Livro do dia: Clarissa

Livro do dia: Clarissa

Posted by Kátia

Clarissa é, nas palavras do próprio autor – o meu favorito Erico Verissimo – a história de uma menina que amanhece para a vida. Escrito em 1933, o livro é o retrato de uma época de inocência, uma época na qual as garotas ansiavam a chegada dos 14 anos para terem licença de usar sapato de salto alto, viviam a suspirar por astros românticos do cinema, como Gary Cooper (lindo!) e ficavam coradas quando os rapazes faziam-lhe galanteios respeitosos, algo como tirar o chapéu e inclinar-se levemente. Definitivamente, a época na qual eu gostaria de ter vivido.

A menina Clarissa, prestes a completar os tais 14 anos, veio do interior para estudar na capital Porto Alegre e mora com tio Couto e tia Zina, uma mulher de fibra que comanda uma pensão. Clarissa convive também com tipos interessantes como o major reformado Pombo, o galanteador Nestor, a sonhadora Belinha e o melancólico Amaro, bancário que sonha ser músico – e tem como melhor amigo um busto de Beethoven. Entre as poucas crianças com as quais convive está o pobre Tonico, um menino de sete anos que foi atropelado por um bonde e passa os dias na cadeira de rodas a desejar ardentemente uma vida que nunca terá.

Um turbilhão de emoções invade o íntimo da garota. A contemplação das maravilhas da natureza e a vontade de voltar para a casa de fazenda, onde passaria os dias descalça, a afagar a querida vaca brasina. A chegada da adolescência e o desejo de ser cortejada por um rapaz. A revolta com as vicissitudes da vida, a barbaridade de constatar que os pintinhos alimentados de farelo irão terminar seus dias na mesa de jantar, assim como o menino deficiente nunca poderá ser um soldado e o músico triste nunca irá compor um noturno que alegre os moradores da pensão.

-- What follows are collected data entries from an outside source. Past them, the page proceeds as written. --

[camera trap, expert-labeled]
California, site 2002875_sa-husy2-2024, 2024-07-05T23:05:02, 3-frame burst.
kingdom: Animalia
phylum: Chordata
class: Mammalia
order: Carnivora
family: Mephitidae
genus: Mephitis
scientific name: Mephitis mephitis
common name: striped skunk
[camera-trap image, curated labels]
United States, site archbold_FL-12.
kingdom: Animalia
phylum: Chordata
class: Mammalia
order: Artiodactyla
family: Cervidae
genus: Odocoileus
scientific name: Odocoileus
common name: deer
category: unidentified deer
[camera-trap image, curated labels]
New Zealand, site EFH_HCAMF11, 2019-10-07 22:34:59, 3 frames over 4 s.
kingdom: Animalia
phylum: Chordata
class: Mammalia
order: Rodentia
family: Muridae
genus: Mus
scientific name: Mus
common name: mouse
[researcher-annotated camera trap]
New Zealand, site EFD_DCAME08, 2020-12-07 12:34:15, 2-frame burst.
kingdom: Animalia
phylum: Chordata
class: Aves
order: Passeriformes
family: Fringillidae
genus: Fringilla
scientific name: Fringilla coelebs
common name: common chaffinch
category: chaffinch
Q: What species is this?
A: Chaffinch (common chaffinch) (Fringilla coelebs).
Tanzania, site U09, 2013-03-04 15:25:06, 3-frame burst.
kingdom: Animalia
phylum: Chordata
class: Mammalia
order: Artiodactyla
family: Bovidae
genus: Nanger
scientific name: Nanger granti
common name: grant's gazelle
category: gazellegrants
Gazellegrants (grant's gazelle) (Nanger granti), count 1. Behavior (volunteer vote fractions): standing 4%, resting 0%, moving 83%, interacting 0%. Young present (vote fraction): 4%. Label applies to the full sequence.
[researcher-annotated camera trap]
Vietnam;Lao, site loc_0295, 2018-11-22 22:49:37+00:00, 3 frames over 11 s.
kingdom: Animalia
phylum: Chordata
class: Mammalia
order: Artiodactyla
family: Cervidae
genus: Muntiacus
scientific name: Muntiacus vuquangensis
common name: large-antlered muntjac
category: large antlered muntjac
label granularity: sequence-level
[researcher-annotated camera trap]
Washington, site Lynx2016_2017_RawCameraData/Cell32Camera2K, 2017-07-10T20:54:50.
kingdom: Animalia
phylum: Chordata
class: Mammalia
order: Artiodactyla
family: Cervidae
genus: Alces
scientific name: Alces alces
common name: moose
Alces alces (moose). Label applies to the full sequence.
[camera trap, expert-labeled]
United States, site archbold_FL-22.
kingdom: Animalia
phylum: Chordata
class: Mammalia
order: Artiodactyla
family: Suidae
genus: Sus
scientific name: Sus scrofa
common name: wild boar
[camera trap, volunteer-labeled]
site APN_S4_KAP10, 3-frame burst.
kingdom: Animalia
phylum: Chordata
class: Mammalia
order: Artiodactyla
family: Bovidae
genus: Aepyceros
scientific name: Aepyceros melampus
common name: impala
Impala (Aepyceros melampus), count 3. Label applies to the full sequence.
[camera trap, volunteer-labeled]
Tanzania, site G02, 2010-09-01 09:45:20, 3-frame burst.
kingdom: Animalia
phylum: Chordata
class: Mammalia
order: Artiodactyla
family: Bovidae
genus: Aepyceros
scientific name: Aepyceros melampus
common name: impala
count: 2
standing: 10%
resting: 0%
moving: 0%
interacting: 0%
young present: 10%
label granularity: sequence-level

Assim, Clarissa passa seus dias, sempre a encantar-se com as glicínias roxas e a brincar sob os pessegueiros floridos. A vida pulsa em cada milímetro do corpo da garota de tez morena e longos cabelos pretos. Coisa linda de se ver. Aliás, foi exatamente assim que Erico Verissimo teve a ideia para a personagem e o livro: ao observar uma normalista de treze anos, a dançar sob os jacarandás floridos da velha Praça da Matriz de Porto Alegre. Inspirado e inspirador. Faça essa deliciosa viagem no tempo em que as crianças seguiam os palhaços mambembes aos gritos na rua:

“Hoje tem marmelada?”
“Tem, sim sinhô?”
“Sentadinho na bancada? Com a sua namorada?”
“É, sim sinhô!”
“O palhaço que é?”
“Ladrão de muié!!!”

Clarissa
Autor: Erico Verissimo
Editora: Companhia das Letras
Temas: Universo infantil; Família
Faixa etária: À partir de 12 anos

Assista também: Ambientado num Brasil que acaba de tornar-se uma república, Vida de Menina (idem, 1994) é narrado por uma adolescente que ainda tenta adaptar-se às mudanças físicas e psicológicas próprias de sua idade. Baseado no ótimo livro-diário de Helena Morley e com a adorável Ludmila Dayer no papel da menina Helena.